Sunday, 4 January 2015

Hakikat senja untukku | Pecinta senja | Perindu senja


Tak ada satupun penghujung hari ku lewati tanpa melihat bias cahaya emas yang bertaburan pada peneduh diufuk barat. Temanku memang hanya  angin, tapi aku disini sabar menunggu sampai datang seorang arjuna yang pundaknya akan menjadi tempatku bersandar.

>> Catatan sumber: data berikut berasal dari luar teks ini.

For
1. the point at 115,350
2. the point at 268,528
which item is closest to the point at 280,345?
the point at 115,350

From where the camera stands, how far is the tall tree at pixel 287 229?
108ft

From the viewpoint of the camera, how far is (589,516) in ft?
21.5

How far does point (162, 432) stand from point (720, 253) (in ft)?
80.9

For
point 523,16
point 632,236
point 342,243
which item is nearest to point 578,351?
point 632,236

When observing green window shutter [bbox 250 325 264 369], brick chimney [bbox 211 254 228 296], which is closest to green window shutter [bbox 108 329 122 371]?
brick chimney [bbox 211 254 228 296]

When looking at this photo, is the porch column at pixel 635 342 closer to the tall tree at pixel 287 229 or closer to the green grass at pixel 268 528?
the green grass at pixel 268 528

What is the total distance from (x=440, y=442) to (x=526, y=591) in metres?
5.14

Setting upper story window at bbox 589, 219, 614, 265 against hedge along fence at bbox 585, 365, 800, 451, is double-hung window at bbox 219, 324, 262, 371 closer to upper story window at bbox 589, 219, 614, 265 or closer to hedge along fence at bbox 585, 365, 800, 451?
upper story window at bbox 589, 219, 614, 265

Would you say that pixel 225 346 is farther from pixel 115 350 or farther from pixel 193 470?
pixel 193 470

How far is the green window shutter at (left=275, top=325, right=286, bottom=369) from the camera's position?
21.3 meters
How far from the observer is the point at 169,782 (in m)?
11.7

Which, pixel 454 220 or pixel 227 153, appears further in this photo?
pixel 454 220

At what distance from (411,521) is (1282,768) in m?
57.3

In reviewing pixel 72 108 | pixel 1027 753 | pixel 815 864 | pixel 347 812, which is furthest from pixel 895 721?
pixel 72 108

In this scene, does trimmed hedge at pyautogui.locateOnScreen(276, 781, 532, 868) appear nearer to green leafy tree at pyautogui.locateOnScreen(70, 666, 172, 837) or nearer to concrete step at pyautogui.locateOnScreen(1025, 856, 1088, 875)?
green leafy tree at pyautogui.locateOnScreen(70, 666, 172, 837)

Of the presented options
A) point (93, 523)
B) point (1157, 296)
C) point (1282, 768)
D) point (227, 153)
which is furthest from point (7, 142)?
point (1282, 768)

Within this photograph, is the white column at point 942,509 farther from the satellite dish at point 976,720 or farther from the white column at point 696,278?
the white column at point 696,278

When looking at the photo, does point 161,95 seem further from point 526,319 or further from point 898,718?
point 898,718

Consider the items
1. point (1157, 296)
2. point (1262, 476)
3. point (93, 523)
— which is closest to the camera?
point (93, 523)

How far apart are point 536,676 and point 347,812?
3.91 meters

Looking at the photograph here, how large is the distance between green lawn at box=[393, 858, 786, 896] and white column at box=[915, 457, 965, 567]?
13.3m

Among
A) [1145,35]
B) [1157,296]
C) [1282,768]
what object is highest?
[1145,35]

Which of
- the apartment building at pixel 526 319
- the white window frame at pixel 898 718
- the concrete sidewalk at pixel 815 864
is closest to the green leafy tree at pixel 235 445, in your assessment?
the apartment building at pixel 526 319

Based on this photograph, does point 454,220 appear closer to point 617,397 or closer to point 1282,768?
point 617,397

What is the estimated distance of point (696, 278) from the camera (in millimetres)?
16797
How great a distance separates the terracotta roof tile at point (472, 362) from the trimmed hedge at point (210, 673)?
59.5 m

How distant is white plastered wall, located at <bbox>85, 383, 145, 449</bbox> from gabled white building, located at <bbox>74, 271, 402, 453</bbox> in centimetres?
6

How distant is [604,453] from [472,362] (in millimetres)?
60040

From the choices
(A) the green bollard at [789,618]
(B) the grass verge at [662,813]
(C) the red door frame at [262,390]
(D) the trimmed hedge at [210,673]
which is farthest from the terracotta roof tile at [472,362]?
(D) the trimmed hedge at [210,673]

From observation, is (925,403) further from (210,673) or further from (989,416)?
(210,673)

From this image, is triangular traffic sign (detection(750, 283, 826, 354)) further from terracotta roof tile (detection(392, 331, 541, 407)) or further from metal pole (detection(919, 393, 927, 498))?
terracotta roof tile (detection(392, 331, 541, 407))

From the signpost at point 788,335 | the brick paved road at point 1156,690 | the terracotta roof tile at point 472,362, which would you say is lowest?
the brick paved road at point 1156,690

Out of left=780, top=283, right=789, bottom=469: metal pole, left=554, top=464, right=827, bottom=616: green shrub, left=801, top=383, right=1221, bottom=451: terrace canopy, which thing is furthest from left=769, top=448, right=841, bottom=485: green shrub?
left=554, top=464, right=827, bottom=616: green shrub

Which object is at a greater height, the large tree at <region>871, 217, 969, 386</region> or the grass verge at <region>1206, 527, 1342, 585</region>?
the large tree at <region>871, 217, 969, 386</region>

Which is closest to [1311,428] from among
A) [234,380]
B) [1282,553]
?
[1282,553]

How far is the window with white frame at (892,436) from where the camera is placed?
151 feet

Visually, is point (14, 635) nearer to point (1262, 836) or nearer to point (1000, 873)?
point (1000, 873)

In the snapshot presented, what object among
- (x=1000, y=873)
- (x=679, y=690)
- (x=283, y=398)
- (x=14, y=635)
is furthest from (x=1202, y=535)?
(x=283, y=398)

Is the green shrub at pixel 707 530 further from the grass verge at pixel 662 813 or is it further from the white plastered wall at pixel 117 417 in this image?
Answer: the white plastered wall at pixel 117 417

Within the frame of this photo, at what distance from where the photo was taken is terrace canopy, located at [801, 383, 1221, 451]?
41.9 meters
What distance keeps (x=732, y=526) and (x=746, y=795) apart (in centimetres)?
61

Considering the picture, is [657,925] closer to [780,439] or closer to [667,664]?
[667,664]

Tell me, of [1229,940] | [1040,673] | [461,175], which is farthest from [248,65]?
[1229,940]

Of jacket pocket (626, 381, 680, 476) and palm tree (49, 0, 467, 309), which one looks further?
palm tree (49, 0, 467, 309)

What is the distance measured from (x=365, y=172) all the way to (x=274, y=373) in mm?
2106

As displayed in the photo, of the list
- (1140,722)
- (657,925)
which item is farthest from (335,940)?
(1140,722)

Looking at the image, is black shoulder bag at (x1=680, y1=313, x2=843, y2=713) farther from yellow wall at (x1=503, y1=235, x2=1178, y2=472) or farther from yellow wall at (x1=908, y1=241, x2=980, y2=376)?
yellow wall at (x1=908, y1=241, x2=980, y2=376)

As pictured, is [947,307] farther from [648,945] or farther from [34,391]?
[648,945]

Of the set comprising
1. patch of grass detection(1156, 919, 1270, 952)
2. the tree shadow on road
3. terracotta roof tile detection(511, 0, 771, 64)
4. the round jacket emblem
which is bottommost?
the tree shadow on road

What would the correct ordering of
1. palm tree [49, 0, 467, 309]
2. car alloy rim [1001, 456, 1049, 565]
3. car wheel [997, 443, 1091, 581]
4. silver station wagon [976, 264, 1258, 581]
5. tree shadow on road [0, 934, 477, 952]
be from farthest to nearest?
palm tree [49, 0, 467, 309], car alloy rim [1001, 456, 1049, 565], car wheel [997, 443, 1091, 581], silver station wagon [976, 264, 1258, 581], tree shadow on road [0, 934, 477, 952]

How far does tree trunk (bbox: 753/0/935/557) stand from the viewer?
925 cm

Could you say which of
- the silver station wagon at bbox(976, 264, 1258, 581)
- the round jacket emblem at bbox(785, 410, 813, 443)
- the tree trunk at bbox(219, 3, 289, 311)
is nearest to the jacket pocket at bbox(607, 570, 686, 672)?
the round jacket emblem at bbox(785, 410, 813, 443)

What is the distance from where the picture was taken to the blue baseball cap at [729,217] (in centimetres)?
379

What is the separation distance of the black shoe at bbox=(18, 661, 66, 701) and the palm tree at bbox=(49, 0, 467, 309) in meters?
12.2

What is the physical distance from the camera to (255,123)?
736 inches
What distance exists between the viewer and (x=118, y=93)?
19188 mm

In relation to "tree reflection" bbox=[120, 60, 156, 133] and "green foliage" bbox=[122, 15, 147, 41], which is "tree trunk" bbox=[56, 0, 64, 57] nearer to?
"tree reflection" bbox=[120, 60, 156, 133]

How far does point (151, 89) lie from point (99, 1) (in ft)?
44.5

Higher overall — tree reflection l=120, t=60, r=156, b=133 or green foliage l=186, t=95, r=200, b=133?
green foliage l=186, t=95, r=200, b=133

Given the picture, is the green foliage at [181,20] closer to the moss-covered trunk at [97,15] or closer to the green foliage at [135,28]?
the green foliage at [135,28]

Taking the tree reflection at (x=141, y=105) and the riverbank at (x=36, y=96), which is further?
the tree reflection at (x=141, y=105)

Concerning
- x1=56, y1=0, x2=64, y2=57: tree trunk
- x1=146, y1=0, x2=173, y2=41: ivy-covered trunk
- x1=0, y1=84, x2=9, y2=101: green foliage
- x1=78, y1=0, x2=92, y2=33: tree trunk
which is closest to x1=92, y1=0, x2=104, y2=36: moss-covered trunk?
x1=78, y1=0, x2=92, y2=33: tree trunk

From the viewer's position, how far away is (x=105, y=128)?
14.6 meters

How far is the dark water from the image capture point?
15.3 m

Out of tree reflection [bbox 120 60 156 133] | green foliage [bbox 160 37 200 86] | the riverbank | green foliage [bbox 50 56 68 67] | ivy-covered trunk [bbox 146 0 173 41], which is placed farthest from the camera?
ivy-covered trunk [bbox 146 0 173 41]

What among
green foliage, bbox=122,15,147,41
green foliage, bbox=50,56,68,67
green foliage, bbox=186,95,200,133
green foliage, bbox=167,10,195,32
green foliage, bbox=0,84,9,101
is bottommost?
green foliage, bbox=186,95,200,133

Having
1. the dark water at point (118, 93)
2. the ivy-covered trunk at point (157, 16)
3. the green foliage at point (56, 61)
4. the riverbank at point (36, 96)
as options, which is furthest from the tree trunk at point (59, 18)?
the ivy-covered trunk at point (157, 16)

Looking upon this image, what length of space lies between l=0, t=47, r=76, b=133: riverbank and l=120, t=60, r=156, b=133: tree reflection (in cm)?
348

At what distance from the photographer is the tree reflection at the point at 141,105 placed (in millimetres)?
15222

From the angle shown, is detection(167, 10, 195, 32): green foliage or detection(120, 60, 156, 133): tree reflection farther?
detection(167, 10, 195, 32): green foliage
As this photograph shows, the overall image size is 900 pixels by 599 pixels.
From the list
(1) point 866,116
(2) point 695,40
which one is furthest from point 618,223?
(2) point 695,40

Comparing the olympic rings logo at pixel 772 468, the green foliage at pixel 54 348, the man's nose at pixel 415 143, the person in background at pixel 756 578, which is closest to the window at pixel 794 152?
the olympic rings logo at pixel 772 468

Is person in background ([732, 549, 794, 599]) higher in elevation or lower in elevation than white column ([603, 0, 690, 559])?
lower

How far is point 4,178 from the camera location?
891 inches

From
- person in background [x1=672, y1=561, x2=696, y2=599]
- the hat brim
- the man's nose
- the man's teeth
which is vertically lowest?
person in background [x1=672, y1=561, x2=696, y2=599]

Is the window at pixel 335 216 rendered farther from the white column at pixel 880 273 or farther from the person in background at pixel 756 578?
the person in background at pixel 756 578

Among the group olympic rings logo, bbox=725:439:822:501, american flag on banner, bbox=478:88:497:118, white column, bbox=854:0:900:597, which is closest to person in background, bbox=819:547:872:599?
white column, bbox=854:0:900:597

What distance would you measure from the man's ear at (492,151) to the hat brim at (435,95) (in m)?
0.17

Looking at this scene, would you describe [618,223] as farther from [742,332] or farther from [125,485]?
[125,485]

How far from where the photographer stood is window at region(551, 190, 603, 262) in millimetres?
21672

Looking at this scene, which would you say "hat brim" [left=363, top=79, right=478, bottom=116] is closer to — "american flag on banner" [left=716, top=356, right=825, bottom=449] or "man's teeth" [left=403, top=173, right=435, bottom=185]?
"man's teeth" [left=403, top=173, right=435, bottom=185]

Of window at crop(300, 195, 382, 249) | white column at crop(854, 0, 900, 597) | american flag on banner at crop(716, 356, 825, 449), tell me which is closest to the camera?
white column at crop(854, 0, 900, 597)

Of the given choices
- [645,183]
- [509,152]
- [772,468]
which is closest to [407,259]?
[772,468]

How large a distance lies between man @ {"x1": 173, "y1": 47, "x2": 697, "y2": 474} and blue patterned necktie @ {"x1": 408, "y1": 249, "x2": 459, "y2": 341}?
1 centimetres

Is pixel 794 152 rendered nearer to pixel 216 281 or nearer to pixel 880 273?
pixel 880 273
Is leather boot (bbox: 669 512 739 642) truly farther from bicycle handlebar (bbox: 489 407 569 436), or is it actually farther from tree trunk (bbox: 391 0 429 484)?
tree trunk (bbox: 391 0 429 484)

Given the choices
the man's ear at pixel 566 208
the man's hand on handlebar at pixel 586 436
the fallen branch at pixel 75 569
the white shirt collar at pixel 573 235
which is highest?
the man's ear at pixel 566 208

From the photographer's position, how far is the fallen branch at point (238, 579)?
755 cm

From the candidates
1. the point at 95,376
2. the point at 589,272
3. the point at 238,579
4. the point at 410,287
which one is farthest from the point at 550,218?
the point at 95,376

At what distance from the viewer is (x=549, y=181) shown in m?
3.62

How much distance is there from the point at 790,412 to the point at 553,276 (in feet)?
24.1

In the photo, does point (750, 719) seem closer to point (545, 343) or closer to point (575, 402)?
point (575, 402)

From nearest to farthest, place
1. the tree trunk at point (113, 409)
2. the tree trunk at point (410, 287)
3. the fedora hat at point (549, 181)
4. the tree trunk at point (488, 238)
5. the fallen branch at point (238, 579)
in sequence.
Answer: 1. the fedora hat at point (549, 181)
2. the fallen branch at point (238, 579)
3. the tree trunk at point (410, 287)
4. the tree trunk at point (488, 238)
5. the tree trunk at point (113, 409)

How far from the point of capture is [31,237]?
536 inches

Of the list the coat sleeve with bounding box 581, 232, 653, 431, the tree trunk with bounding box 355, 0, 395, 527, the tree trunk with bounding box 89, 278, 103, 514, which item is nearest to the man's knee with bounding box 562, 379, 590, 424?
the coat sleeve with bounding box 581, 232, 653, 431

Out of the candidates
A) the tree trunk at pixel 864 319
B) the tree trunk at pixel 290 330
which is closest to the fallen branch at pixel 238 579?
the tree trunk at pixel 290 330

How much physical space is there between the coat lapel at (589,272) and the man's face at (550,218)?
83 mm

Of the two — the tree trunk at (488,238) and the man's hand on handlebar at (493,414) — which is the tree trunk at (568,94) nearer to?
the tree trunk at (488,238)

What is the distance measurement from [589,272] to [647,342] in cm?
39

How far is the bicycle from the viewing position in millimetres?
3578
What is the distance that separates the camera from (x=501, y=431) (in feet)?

Rasa gundah sempat singgah dalam hati, dimana sinar mentari terpenjara dalam gumpalan mendung. Tapi detik ini, cahaya yang menerobos lewat celah awan telah memadamkan resah dalam hati. Aku selalu merasa menjadi makhluk Allah yang paling beruntung, karena bayangan langit senja masih tertangkap jelas diretina mataku. Walaupun engkau tak disampingku dipenghujung hari ini, tapi kalbuku tetap damai dengan sekedar mengucap ‘sampai detik ini aku masih menyayangimu dan selamat senja semestaku..’


Berkas yang menyilaukan itu telah hilang teralihkan oleh bias-bias ungu. Sedangkan piluku belum jua tenggelam bersama sang surya. Tangan-tanganku masih setia memeluk pasir. Akankah sampai pungguk memeluk bulan, entahlah... Tapi asa ini masih senang hati mendekapku. Ini tentangmu, iya.. masih tetap kamu.. yang terlihat besar dipelupukku tapi indah bolamatamu terasa kabur saat memandangku. Aku akan menjadi tersangka saat aku berkata ‘hatiku tergores karenamu’ Tapi hari dimana aku rapuh, aku akan tetap berdiri. Walaupun aku hanya bisa menyertaimu lewat rangkaian kata usang yang mungkin tak pernah kau toleh. Selamat senja pengisi hatiku..


Aku adalah hati yang tersandera dalam jeruji merah jambu. Perih terasa kala hati menjerit tertakdir menjadi bisu. Jeritan ini teruntuk rajutan cahaya yang tak bisa ku eja. Benar, kilauan jingga itu adalah dia senjaku. Dia selalu datang diakhir cerita yang kan jadi kenangan. Dia adalah gemerlap harapan yang selalu ku nanti. Tapi aku? Aku adalah sosok renta yang tak bosan menganga menyaksikan berpasang burung kembali ke sangkar. Detak detik waktu selalu memupuku dengan kesetiaan dan kesabaran. Karena senjaku memang tidak disini. Diperaduan hulu dan hilir lah ia singgah. Dialah senjaku.. Berdiri gagah diatas desir ombak, diufuk barat pesisir samudra.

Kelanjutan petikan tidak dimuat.